The air turned so cold it was hard to breathe—and the feeling of pressure being held at bay by something, or someone, reminded her that she was so deep in the abyss that she had no chance of surviving on her own. “Jaenelle . . . My apologies, Lady. Those words were unkind—and untrue.”

“I didn’t intend to come back,” Witch said too quietly. “I didn’t expect Daemon to need me beyond my being a song in the Darkness that reminded him that he wasn’t alone and helped him stay connected to the living. Do you think this is easy, that I welcome this? Solitude is like ice, Surreal. When it’s thick and unbroken, the world beyond it is muted, a memory that can be offered gifts that reach the living in dreams. But when that solitude is smashed, like it is now? When I know the ice will have to be smashed again and again because the survival of so many now requires it, and I will be reminded again and again that I may still be heart and mind and a great deal of power, but this”—she swept a hand down to indicate her body—“is a shadow, an illusion, not flesh that can be held. Do you really think I wanted this continual contact with the living when I had every reason to believe that you and Daemon would be happy being together?”
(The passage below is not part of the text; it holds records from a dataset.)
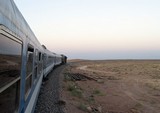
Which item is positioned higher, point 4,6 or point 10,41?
point 4,6

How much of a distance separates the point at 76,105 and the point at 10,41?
31.6 ft

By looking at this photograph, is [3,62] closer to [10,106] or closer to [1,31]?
[1,31]

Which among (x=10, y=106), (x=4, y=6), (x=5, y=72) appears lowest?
(x=10, y=106)

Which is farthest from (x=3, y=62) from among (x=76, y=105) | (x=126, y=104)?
(x=126, y=104)

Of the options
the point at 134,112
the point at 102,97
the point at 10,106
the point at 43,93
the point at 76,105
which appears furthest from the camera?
the point at 102,97

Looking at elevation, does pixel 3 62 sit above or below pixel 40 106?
above

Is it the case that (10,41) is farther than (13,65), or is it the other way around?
(13,65)

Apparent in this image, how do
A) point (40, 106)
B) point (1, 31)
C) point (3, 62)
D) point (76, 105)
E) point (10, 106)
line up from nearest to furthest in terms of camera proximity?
1. point (1, 31)
2. point (3, 62)
3. point (10, 106)
4. point (40, 106)
5. point (76, 105)

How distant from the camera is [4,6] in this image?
3256mm

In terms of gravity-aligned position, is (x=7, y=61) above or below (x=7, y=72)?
above

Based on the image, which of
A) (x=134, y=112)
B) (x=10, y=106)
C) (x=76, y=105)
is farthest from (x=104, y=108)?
(x=10, y=106)

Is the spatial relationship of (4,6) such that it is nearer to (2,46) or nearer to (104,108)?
(2,46)

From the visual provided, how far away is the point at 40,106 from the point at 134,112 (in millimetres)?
6754

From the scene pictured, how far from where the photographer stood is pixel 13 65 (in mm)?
3824
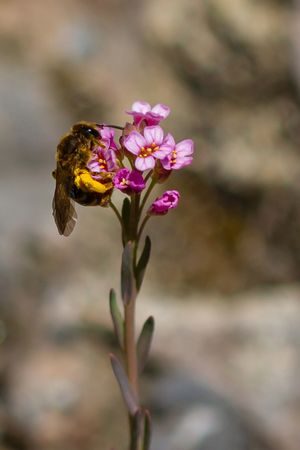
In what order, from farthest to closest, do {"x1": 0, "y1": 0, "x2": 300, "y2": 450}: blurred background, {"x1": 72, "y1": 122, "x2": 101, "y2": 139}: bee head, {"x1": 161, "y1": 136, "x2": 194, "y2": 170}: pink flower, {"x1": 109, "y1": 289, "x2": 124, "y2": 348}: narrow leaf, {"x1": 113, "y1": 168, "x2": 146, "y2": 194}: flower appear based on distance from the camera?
{"x1": 0, "y1": 0, "x2": 300, "y2": 450}: blurred background < {"x1": 72, "y1": 122, "x2": 101, "y2": 139}: bee head < {"x1": 109, "y1": 289, "x2": 124, "y2": 348}: narrow leaf < {"x1": 161, "y1": 136, "x2": 194, "y2": 170}: pink flower < {"x1": 113, "y1": 168, "x2": 146, "y2": 194}: flower

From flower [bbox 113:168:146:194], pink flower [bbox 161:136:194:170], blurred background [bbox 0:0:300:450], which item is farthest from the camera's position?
blurred background [bbox 0:0:300:450]

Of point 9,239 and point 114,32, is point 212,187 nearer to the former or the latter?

“I . . .” Surreal looked away, aching for both of them. All of them.

“But this is where we are now, you and I—and Daemon. Married to you, he could have survived with me being nothing more than a comforting dream, and Kaeleer could have survived him without me. But a vital kind of trust has been broken and will never again be strong enough to do what it could have done. What it should have done.”

“He said his sanity is at risk.”

“It was. It is. It will be, even beyond his last day among the living.”

“All because I demanded that he leash his sexual heat.”

“Not because you demanded it, but because you didn’t believe him when he told you it was leashed.”

“Would you have believed him?”

“Yes. And then I would have looked for another reason for the change in my reaction to the heat. The knowledge was available, but neither of you asked the right questions—or asked the right people.” Witch sighed. “Some practical adjustments in your living arrangements will have to be made, and the lingering pain of the past few months will leave a coating of bitterness on your marriage that will take time to fade. You have to decide if you love him enough to give him—and yourself—that time.”